[Bugfix] Reset all unused positions to prevent out-of-bounds in GatherV3 (#1416)

yiz-liu · web-flow · commit 2690697caa47 · 2025-06-26T09:27:43.000+08:00
### What this PR does / why we need it? Reset all unused positions in `NPUModelRunner` to prevent out-of-bounds asserts in the `GatherV3` operator. Currently, in [`get_splitfuse_attn_mask`](https://github.com/vllm-project/vllm-ascend/blob/main/vllm_ascend/attention/attention.py#L124), the `position` tensor may contain values that exceed the dimensions of the attention mask, triggering a `GatherV3` boundary check failure. These invalid indices originate from stale “dirty” entries left over in `position` due to padding logic in the ACL graph.

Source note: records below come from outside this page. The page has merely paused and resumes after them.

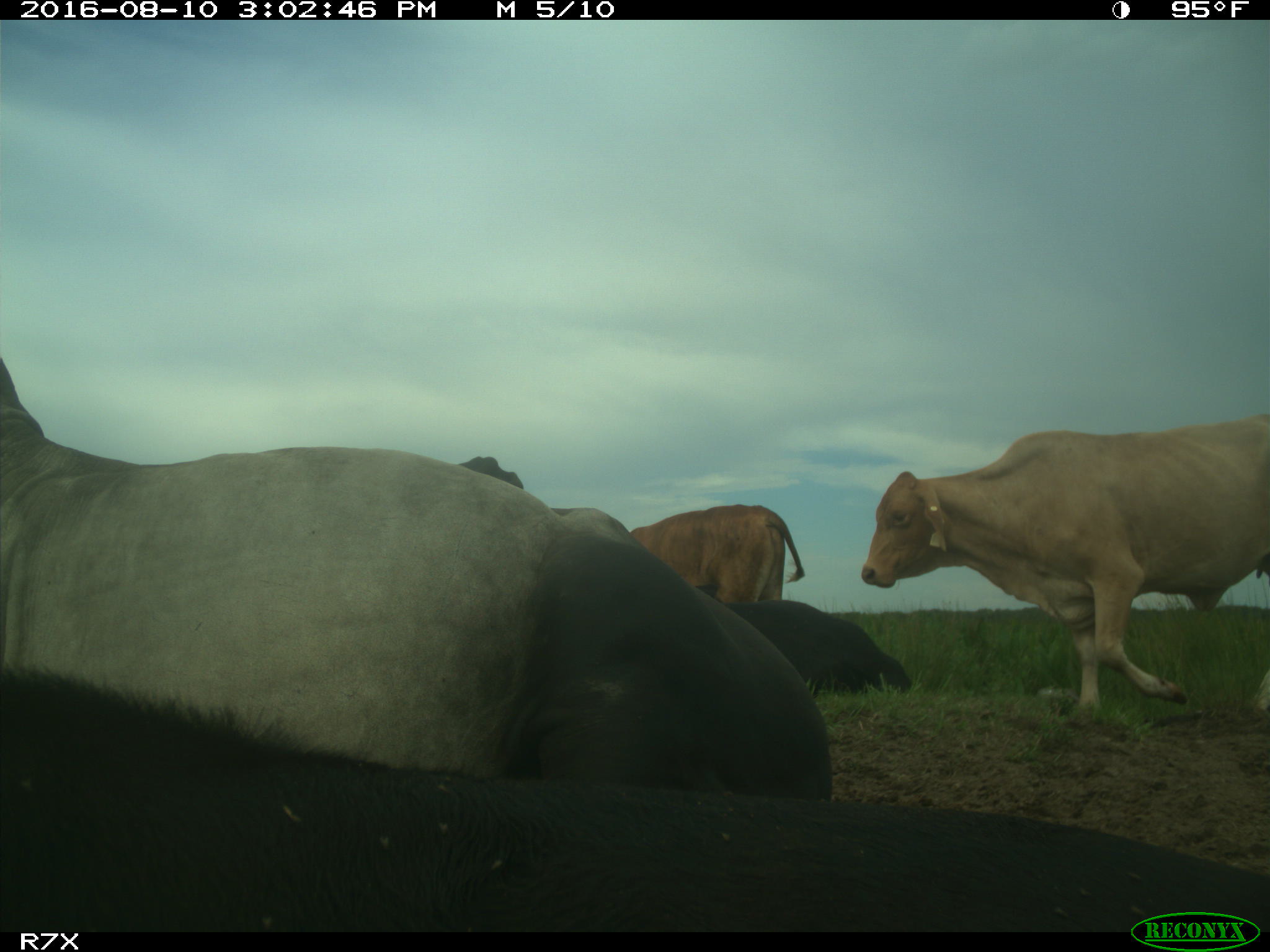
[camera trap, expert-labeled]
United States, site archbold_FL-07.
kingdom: Animalia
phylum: Chordata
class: Mammalia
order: Artiodactyla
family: Bovidae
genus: Bos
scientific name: Bos taurus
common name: domestic cow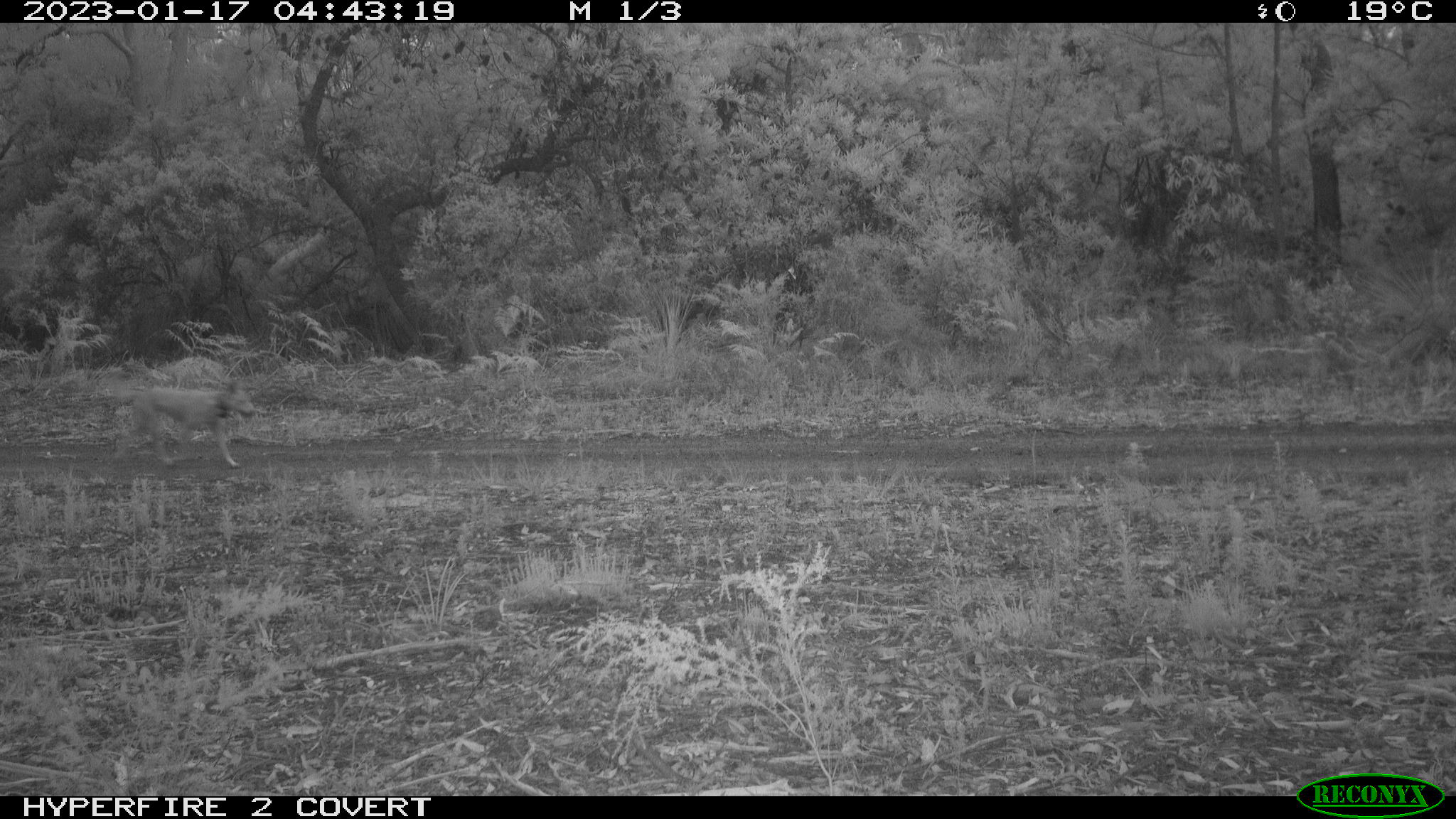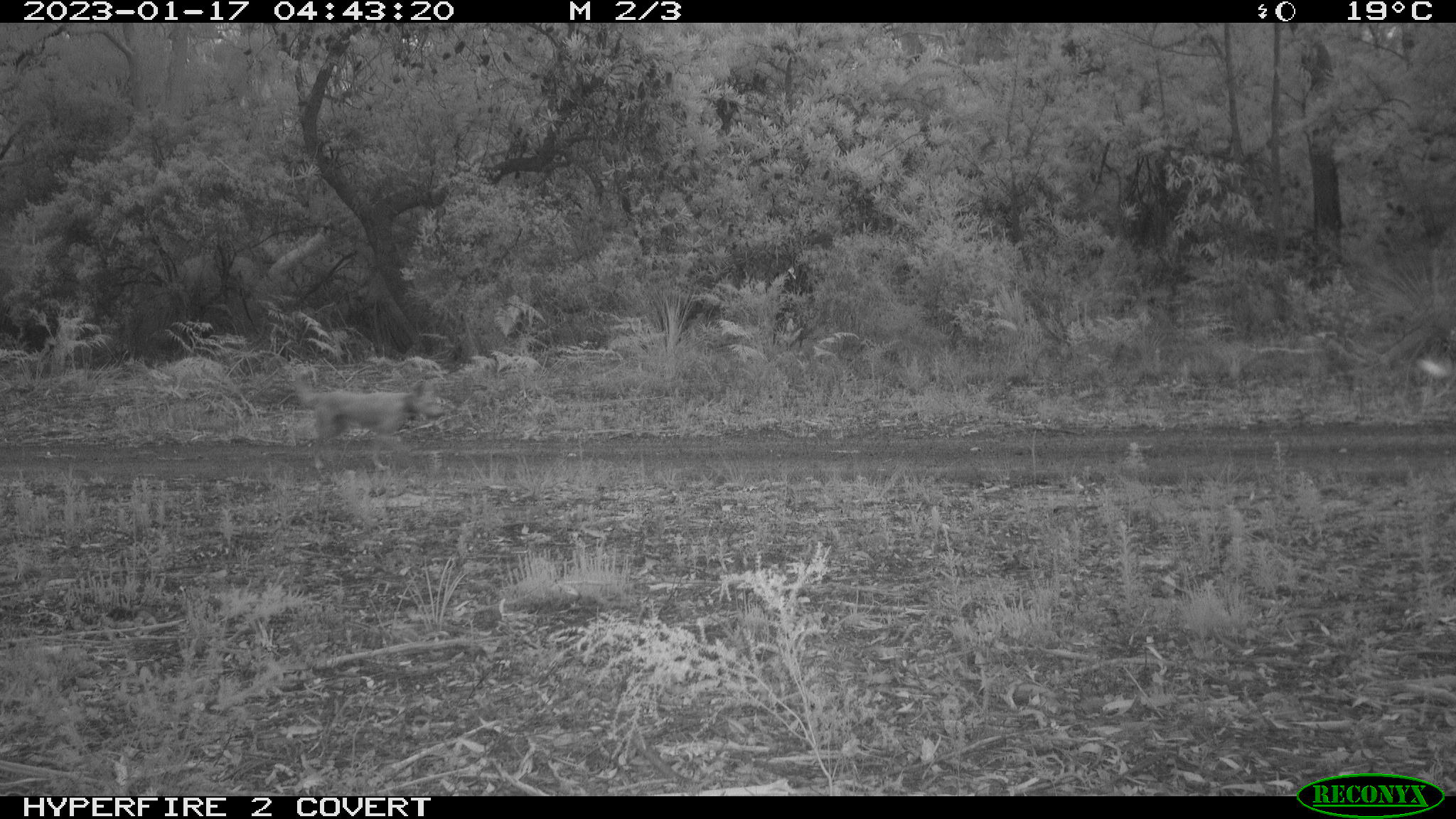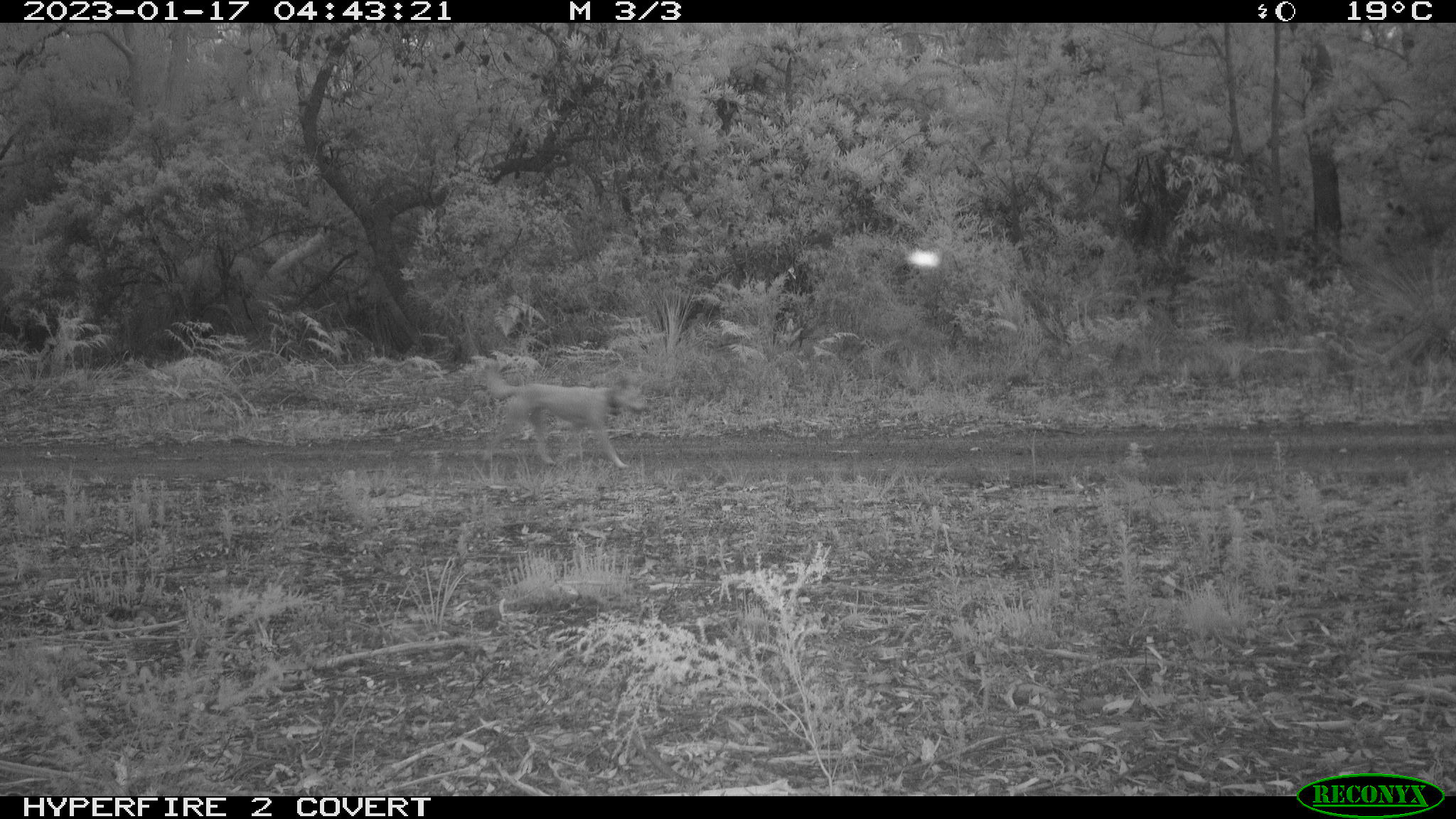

Specifically, in [`_process_reqs`](https://github.com/vllm-project/vllm-ascend/blob/main/vllm_ascend/worker/model_runner_v1.py#L989), the variable `num_input_tokens` is always greater than or equal to `total_num_scheduled_tokens`, so any positions not explicitly cleared from a previous batch will persist and cause this sporadic error. BTW, in the original vLLM implementation, masks are constructed internally using other args, so these lingering values do not surface. However, on the Ascend platform—where split-fuse attention requires externally supplied masks—these residual indices become critical and lead to this elusive, hard-to-reproduce failure. The fix is to explicitly reset or zero out all unused entries in the `position` tensor before passing it to `GatherV3`, ensuring that every index lies within the valid range of the attention mask. Closes: #1038 ### Does this PR introduce _any_ user-facing change? No Signed-off-by: Yizhou Liu <liu_yizhou@outlook.com>
diff --git a/vllm_ascend/worker/model_runner_v1.py b/vllm_ascend/worker/model_runner_v1.py
@@ -953,6 +953,7 @@ def _process_reqs(
                 self.mrope_positions_cpu[:, :total_num_scheduled_tokens],
                 non_blocking=True)
 
+        self.positions[total_num_scheduled_tokens:num_input_tokens].zero_()
         self.positions[:total_num_scheduled_tokens].copy_(
             self.positions_cpu[:total_num_scheduled_tokens], non_blocking=True)
         positions = self.positions[:num_input_tokens]